Ein ungewöhnliches Baugesuch lag dem Gemeinderat Schonach in jüngster Sitzung vor. In der Sommerbergstraße plant eine Bauherrschaft die Schaffung von außergewöhnlichen Übernachtungsmöglichkeiten in Form zweier Weinfässer mit der Fläche von etwa vier auf 2,3 Meter und einer Höhe von 2,7 Meter sowie einer Kuckucksuhr mit den Maßen von 4,5 auf 2,5 Meter und der Höhe von 6,2 Meter.

Außergwöhnliche Übernachtungsmöglichkeiten in Weinfässern, wie beispielsweise in Reichenbach bei Gengenbach (Foto), soll es auch künftig für Urlauber auch in Schonach geben.
Außergwöhnliche Übernachtungsmöglichkeiten in Weinfässern, wie beispielsweise in Reichenbach bei Gengenbach (Foto), soll es auch künftig für Urlauber auch in Schonach geben. | Bild: Schneider

Die Anlage soll auf einer Gartenanlage zwischen bestehendem Parkplatz und dem Kurpark entstehen und neben Sitz- und Lagermöglichkeiten auch eine kleine Ausschankanlage bieten. Das alles soll auf einer Fläche von rund 33 mal 29 Meter entstehen, eine Anbindung an den Kurpark ist ebenfalls geplant. Die Anlage liegt größtenteils auf dem dort befindlichen Regenüberlaufbecken, den dazugehörigen Schächten und dem Schwellenbauwerk der Gemeinde-Kanalisation. Zwar müssten zum Erstellen der Anlage Befreiungen erteilt werden, da sich die geplante Anlage laut Bebauungsplan in einer privaten Grünfläche befindet, dies könnte aber laut Gemeindeverwaltung mitgetragen werden, vor allem, weil die Planungen die örtlichen Übernachtungsmöglichkeiten erweitern würde.
__________
Prüfe bitte, ob die folgenden Aussagen mit dem Text über das Baugesuch in Schonach übereinstimmen, und antworte jeweils mit Ja oder Nein samt den entscheidenden Worten des Textes als wörtlichem Zitat. 1. Die Kuckucksuhr soll 6,2 Meter hoch werden. 2. Die Anlage soll mitten im Kurpark errichtet werden. 3. Für den Bau der Anlage sind keine Befreiungen nötig.

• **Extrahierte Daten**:
__________
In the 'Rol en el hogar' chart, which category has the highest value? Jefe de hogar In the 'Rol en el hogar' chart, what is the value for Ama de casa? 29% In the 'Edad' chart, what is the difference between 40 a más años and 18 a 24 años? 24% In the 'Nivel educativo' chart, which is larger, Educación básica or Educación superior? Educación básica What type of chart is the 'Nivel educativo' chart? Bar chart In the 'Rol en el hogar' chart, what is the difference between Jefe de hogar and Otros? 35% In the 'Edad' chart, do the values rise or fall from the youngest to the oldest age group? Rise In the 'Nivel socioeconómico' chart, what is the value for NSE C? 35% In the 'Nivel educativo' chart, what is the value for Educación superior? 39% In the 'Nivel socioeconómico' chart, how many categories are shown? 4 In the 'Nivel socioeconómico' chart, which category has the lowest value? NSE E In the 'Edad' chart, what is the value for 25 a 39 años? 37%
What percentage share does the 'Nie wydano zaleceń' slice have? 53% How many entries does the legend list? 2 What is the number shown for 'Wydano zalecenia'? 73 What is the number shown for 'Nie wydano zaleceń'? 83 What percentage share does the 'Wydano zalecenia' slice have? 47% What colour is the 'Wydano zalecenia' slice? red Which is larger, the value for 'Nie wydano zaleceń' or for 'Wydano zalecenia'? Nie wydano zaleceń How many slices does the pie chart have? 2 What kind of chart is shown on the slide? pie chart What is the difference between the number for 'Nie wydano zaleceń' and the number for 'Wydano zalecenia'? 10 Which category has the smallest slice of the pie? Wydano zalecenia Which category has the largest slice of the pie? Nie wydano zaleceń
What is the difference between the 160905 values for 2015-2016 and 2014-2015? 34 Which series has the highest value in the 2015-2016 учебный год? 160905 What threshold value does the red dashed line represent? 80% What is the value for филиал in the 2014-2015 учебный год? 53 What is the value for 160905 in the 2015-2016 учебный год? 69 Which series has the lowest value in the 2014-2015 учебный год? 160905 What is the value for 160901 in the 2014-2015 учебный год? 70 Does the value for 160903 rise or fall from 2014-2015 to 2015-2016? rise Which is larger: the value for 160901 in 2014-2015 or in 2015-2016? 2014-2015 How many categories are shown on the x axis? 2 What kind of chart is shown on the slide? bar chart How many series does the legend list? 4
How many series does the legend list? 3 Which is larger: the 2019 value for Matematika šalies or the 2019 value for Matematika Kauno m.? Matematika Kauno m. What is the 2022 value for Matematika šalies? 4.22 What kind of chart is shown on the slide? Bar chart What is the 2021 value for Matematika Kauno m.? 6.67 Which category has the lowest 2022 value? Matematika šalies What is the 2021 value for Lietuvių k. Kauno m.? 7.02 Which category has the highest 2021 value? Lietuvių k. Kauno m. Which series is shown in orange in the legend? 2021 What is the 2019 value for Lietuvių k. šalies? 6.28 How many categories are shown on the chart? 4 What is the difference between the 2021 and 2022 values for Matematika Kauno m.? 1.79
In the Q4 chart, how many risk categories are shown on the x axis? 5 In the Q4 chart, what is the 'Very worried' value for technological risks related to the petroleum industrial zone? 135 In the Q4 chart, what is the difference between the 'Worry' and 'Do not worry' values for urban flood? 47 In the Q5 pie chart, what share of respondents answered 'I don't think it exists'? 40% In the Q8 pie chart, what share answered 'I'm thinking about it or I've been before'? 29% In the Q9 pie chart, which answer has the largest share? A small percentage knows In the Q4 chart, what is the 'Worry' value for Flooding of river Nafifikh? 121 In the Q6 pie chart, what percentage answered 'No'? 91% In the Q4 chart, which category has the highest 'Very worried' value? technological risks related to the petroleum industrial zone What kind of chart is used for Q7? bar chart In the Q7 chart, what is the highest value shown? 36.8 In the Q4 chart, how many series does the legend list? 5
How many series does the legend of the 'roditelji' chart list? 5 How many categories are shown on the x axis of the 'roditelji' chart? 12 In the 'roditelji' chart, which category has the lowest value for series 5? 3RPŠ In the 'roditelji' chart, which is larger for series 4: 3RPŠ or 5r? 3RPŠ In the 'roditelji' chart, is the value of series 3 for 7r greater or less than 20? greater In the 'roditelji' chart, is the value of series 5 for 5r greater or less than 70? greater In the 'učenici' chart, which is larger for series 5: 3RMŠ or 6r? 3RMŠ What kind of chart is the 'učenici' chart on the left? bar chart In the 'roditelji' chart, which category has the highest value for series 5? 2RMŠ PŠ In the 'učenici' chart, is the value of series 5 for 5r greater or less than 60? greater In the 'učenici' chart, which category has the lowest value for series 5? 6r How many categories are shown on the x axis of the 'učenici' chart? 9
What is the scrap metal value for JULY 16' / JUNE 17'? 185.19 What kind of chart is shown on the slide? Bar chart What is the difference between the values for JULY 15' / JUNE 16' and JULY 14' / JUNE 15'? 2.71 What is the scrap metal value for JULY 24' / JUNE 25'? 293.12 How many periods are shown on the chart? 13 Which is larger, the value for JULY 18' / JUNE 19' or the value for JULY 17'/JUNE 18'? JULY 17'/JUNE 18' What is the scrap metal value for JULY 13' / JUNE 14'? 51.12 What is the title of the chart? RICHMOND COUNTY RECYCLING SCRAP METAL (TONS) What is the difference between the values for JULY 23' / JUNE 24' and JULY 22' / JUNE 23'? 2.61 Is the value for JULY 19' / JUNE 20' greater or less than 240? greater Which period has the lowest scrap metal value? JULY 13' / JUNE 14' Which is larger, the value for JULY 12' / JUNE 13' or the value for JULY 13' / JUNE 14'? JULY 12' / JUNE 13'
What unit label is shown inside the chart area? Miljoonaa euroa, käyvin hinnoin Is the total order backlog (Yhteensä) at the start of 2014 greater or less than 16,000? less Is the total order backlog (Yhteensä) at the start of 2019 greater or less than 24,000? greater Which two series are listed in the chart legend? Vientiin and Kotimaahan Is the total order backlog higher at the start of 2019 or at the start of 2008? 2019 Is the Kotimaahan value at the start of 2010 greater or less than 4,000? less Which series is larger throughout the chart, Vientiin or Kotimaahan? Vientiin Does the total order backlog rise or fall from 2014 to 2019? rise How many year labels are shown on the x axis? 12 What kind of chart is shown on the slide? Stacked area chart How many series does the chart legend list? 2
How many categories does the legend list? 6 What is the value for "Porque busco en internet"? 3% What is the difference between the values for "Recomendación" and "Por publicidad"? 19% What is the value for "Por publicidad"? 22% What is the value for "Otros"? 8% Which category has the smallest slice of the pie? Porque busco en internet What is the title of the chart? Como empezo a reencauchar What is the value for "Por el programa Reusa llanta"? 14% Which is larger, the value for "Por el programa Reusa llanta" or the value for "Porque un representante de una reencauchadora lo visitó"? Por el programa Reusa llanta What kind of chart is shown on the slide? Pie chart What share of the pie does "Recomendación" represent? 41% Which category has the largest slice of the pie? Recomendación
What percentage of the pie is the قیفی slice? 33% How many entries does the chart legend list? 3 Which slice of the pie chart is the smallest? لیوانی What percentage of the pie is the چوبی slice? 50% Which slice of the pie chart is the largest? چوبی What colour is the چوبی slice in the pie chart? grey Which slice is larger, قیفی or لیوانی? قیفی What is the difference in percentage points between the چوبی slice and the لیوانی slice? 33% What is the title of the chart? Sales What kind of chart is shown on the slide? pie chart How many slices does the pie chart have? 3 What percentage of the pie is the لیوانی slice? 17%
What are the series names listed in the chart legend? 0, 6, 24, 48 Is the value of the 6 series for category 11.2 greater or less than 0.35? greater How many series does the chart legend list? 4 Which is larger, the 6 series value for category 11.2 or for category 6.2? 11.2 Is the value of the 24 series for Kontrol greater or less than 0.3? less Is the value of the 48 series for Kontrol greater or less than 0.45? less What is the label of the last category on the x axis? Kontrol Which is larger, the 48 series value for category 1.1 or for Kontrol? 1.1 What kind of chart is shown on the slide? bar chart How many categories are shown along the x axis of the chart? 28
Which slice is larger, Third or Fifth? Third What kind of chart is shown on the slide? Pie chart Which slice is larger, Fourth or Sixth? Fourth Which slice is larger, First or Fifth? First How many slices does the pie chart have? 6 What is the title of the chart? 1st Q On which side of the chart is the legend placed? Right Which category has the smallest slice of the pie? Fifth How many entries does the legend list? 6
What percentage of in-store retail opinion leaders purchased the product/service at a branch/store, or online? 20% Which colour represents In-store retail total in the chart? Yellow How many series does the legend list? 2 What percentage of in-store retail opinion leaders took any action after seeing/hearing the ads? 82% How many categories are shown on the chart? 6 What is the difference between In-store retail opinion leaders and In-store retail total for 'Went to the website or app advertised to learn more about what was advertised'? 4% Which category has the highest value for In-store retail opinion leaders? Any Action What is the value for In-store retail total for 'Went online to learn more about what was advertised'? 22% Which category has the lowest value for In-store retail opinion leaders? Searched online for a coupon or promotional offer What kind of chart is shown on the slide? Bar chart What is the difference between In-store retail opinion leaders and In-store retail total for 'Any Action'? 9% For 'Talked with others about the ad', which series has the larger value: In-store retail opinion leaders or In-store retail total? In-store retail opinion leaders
__________
• **LÖSUNG**:
1. Ja: „der Höhe von 6,2 Meter“
2. Nein: „zwischen bestehendem Parkplatz und dem Kurpark“
3. Nein: „Zwar müssten zum Erstellen der Anlage Befreiungen erteilt werden“